• What you will do
[1] In the text on load balancing and fault tolerance, how many vendors support Cisco's Fast EtherChannel?
[2] Continue the text on load balancing and fault tolerance from its last sentence.

• Text segment
Other vendors have championed using various load-balancing modules to balance incoming traffic to multiple servers while ensuring fault tolerance.  Load balancers, while providing redundancy to some degree, are not designed solely for this purpose, as their primary mission is to provide for higher bandwidth over aggregate multiple links.   Both Cisco’s Fast EtherChannel™ and Cabletron’s SecureFast™ are leading technologies in this area.

 

 Cisco’s Fast EtherChannel™ has garnered support from fifteen vendors, while Cabletron uses the SecureFast™ technology to create fully meshed network topologies by configuring up to three (3) media-independent links between each pair of switches using the Virtual Link State Protocol (VLSP).  Fast EtherChannel is a trunking technology based on grouping together multiple full-duplex Fast Ethernets to provide fault-tolerant links between switches, servers, and routers.  The main advantage is that the modules transparently provide fault tolerance at server and switch levels to the external (incoming) user.  The disadvantage is that the SecureFast link failover to re-route a connection in a fully active, meshed topology takes an average of three (3) seconds, and convergence time increases as the number of switches in the network increases.  Convergence time for five (5) or more switches in the network can take up to 30 seconds.  For applications requiring a continuous flow of traffic, this loss of up to three (3) billion bits of data on a Fast Ethernet connection may be unacceptable.

• Data provided
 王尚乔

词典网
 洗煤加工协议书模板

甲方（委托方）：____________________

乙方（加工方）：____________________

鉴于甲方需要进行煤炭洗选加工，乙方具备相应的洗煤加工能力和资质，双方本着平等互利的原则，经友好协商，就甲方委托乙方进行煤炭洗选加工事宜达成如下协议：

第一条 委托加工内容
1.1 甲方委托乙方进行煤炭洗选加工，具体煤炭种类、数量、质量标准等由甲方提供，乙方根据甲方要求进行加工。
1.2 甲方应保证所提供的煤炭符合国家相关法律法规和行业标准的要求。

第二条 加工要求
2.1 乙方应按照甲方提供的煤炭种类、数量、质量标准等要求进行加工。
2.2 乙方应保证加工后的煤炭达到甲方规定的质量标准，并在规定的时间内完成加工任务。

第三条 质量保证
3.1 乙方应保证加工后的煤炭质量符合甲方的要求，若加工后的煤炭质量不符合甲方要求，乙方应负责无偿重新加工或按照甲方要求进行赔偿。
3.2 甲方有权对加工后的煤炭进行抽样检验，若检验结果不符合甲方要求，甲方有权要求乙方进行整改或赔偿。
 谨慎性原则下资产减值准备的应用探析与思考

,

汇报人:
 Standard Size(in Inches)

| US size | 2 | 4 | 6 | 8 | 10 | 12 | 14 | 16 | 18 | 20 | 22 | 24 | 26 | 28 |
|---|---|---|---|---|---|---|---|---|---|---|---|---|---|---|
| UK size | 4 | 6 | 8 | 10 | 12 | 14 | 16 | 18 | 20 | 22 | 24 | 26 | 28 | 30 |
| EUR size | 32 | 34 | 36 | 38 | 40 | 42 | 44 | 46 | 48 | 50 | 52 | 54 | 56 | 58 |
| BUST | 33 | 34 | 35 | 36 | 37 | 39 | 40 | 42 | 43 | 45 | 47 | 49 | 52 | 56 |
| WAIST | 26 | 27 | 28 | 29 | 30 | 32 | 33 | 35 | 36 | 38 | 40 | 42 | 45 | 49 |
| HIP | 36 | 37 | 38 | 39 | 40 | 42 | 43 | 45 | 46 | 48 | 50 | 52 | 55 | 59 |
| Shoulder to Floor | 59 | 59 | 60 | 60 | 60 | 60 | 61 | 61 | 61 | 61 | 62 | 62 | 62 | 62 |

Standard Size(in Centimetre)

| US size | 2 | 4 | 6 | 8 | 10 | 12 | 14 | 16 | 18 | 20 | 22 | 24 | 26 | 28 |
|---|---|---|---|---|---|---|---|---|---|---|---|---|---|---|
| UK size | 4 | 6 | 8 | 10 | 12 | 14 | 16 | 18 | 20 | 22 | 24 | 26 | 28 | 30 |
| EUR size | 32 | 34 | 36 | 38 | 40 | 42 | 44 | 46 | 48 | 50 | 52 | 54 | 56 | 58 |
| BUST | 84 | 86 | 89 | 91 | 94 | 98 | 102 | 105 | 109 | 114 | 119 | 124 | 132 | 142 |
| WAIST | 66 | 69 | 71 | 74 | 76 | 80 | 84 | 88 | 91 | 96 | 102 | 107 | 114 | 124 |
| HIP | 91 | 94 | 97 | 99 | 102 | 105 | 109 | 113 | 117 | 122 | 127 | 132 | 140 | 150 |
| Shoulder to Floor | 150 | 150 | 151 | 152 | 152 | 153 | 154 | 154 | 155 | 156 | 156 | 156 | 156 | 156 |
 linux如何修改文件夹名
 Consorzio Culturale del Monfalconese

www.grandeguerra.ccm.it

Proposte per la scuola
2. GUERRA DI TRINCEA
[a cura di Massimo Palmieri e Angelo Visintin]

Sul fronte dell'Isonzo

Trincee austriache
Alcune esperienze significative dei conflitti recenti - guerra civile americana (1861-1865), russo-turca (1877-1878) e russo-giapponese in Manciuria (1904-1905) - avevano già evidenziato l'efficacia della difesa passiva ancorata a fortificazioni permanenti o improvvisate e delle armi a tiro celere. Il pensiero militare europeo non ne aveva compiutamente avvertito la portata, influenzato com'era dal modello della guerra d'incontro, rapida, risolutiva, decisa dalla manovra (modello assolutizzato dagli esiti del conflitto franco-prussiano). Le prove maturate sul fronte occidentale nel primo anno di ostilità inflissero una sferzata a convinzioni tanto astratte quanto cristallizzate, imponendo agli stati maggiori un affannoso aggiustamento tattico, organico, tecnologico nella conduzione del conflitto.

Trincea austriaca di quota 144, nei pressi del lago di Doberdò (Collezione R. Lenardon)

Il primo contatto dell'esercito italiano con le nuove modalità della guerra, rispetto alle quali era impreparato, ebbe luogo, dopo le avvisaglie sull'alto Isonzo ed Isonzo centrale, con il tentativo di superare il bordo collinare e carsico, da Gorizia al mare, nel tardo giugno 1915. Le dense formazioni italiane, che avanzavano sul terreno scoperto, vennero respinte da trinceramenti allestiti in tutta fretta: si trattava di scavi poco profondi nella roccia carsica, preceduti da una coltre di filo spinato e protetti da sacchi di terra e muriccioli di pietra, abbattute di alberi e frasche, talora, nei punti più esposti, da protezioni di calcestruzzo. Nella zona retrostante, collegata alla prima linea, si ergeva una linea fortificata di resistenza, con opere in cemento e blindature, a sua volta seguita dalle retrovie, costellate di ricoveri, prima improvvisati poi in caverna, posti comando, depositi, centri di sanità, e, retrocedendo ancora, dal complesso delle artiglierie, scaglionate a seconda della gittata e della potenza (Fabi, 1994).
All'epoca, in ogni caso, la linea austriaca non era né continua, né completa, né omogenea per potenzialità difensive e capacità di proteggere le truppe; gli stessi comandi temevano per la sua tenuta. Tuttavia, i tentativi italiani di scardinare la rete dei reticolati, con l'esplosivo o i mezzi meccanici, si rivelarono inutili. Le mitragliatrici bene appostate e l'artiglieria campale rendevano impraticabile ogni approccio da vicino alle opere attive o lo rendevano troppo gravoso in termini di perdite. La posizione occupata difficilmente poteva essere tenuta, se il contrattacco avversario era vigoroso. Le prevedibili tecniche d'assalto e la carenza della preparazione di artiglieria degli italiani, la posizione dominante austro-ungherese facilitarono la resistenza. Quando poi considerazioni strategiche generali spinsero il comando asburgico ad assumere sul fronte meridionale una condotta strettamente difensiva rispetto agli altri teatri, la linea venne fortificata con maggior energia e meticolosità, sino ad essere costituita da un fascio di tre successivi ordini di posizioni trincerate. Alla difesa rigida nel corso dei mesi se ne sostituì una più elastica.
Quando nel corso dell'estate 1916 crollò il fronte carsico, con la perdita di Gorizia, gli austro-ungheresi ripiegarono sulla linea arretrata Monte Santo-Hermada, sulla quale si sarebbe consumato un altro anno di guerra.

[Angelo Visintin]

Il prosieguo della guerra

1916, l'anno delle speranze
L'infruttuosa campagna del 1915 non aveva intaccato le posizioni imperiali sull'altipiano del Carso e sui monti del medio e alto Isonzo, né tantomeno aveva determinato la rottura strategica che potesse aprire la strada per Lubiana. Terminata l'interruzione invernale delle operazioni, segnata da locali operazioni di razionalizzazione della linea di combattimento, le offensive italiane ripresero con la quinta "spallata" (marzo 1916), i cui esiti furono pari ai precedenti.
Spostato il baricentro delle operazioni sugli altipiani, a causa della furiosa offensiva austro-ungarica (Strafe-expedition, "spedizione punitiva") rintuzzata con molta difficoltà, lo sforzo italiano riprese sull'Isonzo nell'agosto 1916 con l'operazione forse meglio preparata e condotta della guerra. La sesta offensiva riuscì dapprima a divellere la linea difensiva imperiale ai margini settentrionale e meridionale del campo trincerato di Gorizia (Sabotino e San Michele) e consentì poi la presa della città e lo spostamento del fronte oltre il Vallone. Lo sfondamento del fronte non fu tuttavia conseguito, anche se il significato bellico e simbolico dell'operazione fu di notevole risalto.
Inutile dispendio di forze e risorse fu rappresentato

• Task answers
[1] Fifteen vendors.

[2]
 

 

Server-based adapters and failover software

 

            Another recommended approach is to install a second network interface card (NIC) in the server with failover software installed.  The software allows the backup adapter to kick in if the primary link fails.   Additional features allow you to bind a single network address to multiple NICs, load-balancing capability across multiple adapters, or allowance for multiple active connections to a single switch for increased fault tolerance and performance improvement.  This is a straightforward approach which will interoperate with various switch vendors’ equipment, has a relatively short failover time of 3-6 seconds, and is cost-effective ($300-$500 per server card).  However, this method requires two adapters and uses up an additional PCI slot in the server.

 

 

 

Deploying Clustering between Servers

 

Server clustering is a method that employs duplicate servers, each with a NIC card, connected via a SCSI or Fibre Channel link.   NT software is typically used to run on top the servers.  It is used for real time or near real time switch over requirements in that server back up will activate within a minute.   However, not all applications can run on an NT clustering environment, and this method is not applicable to providing redundancy at the network level.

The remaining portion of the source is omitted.